Revise the records from the line with "What is the" through the end of the records by replacing "distance" with "separation". Leave everything else unchanged.

━━━━━ Source records

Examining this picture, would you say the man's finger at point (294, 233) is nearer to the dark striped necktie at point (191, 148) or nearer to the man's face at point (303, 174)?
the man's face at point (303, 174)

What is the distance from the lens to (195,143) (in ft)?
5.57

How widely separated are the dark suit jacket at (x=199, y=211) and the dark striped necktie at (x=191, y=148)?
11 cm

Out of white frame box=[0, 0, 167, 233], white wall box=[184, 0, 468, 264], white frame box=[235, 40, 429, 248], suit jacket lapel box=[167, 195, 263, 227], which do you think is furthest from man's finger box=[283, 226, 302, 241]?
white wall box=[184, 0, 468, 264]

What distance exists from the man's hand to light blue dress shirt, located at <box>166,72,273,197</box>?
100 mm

━━━━━━━━━━

• Correct output:
What is the separation from the lens to (195,143) (in ft)?
5.57

How widely separated are the dark suit jacket at (x=199, y=211) and the dark striped necktie at (x=191, y=148)?
11 cm

Out of white frame box=[0, 0, 167, 233], white wall box=[184, 0, 468, 264], white frame box=[235, 40, 429, 248], suit jacket lapel box=[167, 195, 263, 227], which do you think is furthest from man's finger box=[283, 226, 302, 241]?
white wall box=[184, 0, 468, 264]

What separation exists from the man's hand to light blue dress shirt, located at <box>166,72,273,197</box>?
100 mm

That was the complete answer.